### What is being asked
For each line of the listing that contains "South", make a copy and return it.

### Available records
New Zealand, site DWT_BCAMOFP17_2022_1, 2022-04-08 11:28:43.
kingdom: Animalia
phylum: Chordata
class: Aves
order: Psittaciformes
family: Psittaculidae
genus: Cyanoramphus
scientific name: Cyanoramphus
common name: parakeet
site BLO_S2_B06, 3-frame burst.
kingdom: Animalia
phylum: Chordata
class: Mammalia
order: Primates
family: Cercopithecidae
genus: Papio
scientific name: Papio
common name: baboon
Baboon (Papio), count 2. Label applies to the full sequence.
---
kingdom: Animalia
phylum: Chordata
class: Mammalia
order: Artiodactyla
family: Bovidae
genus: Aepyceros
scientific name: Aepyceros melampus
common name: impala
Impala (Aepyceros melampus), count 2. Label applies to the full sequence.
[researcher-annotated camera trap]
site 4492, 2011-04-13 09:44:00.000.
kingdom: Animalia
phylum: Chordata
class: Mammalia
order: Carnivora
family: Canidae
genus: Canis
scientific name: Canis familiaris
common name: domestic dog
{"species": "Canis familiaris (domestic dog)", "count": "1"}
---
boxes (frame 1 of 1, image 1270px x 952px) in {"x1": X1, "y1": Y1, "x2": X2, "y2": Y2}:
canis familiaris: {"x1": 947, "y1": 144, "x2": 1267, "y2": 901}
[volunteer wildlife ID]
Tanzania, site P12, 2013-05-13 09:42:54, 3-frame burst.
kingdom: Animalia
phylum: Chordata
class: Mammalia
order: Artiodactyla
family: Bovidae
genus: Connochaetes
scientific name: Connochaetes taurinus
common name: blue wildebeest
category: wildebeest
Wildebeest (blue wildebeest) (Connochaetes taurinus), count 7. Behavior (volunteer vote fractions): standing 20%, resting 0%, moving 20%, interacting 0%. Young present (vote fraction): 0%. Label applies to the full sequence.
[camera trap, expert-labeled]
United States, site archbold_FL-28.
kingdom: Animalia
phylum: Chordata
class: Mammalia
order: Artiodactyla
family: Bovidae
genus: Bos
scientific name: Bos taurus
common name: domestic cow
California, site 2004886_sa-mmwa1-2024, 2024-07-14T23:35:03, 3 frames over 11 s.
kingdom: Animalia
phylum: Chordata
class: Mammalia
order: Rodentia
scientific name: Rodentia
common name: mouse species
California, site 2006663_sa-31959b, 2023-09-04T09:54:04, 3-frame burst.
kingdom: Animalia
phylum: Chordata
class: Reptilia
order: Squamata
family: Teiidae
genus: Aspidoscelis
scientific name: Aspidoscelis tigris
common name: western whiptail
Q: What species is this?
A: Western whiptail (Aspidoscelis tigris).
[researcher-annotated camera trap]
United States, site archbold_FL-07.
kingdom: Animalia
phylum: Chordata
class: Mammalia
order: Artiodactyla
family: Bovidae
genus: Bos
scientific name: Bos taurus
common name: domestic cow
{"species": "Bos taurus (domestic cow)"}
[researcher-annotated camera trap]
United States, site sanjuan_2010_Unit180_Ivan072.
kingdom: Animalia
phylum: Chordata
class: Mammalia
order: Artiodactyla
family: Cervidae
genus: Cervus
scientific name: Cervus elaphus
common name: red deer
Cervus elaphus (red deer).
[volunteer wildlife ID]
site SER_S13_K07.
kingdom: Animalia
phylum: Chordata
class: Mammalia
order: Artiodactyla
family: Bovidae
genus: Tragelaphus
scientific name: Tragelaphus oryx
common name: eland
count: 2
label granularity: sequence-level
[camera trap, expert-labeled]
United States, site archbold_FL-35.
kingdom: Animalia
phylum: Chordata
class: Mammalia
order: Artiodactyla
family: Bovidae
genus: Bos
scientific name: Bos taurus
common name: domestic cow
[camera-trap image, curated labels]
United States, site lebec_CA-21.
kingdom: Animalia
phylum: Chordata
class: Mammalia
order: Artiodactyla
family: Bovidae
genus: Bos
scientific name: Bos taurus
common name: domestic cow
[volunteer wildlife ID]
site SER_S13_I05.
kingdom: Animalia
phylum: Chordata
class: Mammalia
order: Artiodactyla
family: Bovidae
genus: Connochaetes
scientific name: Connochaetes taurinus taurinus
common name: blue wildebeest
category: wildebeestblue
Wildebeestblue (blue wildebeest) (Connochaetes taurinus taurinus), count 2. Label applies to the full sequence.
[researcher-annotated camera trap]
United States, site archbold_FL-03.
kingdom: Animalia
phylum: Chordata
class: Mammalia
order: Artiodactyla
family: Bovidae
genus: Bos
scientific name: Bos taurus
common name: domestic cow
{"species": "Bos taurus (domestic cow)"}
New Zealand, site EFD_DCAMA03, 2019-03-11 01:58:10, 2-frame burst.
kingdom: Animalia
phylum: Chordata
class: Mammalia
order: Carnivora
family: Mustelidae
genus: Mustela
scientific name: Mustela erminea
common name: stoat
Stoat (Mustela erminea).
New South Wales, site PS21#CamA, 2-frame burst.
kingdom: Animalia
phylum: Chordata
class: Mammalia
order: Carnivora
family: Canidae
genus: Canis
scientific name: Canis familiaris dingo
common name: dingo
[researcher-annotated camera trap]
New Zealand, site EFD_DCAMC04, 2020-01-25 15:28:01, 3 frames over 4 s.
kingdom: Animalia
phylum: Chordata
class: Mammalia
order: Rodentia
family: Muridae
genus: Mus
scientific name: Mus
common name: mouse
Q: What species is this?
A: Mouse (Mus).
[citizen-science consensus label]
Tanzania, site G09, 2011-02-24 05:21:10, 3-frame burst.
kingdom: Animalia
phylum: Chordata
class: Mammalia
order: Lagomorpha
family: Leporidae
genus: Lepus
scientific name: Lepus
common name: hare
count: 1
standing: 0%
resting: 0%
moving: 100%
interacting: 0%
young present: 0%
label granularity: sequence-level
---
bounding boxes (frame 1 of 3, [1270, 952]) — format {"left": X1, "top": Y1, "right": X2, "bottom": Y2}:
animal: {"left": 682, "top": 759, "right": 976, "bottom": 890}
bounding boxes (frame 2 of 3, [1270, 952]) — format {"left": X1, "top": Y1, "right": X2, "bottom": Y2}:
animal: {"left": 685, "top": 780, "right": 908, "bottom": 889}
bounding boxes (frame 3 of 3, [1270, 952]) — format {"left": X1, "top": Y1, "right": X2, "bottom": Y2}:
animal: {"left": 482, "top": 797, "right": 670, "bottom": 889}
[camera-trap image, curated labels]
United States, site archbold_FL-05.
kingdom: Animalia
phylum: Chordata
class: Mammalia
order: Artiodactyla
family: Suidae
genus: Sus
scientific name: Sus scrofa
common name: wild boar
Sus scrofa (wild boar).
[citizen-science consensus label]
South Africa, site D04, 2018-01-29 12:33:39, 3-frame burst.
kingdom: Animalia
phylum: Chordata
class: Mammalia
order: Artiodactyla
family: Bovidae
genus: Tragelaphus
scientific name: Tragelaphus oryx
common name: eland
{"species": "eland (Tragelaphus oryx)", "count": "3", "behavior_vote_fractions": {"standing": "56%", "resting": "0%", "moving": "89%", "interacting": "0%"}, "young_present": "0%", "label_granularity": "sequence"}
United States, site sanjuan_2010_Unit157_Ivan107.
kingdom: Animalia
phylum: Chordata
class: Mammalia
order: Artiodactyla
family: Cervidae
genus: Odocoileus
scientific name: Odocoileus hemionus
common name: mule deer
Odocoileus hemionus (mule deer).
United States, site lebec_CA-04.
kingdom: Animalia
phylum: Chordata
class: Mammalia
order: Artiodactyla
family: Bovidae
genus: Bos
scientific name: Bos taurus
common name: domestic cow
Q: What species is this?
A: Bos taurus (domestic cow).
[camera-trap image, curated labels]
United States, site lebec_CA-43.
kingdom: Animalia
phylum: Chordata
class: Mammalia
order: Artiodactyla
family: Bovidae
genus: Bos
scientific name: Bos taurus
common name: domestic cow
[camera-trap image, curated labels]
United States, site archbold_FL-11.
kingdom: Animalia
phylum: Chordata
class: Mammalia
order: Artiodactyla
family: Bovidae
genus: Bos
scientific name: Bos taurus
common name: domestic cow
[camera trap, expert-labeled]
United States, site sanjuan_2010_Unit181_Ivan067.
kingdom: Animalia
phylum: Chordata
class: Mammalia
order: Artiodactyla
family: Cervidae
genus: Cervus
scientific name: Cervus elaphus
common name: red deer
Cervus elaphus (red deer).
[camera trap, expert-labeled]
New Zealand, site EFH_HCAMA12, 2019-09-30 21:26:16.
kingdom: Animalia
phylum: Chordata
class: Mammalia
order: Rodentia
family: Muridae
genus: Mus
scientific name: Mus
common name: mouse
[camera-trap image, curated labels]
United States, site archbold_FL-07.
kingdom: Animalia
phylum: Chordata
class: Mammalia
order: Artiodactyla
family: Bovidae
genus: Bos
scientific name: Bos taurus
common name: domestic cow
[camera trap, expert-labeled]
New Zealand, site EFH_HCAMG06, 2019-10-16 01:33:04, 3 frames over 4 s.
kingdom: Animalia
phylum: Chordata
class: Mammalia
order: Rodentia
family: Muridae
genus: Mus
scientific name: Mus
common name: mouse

### Exercise output
New South Wales, site PS21#CamA, 2-frame burst.
South Africa, site D04, 2018-01-29 12:33:39, 3-frame burst.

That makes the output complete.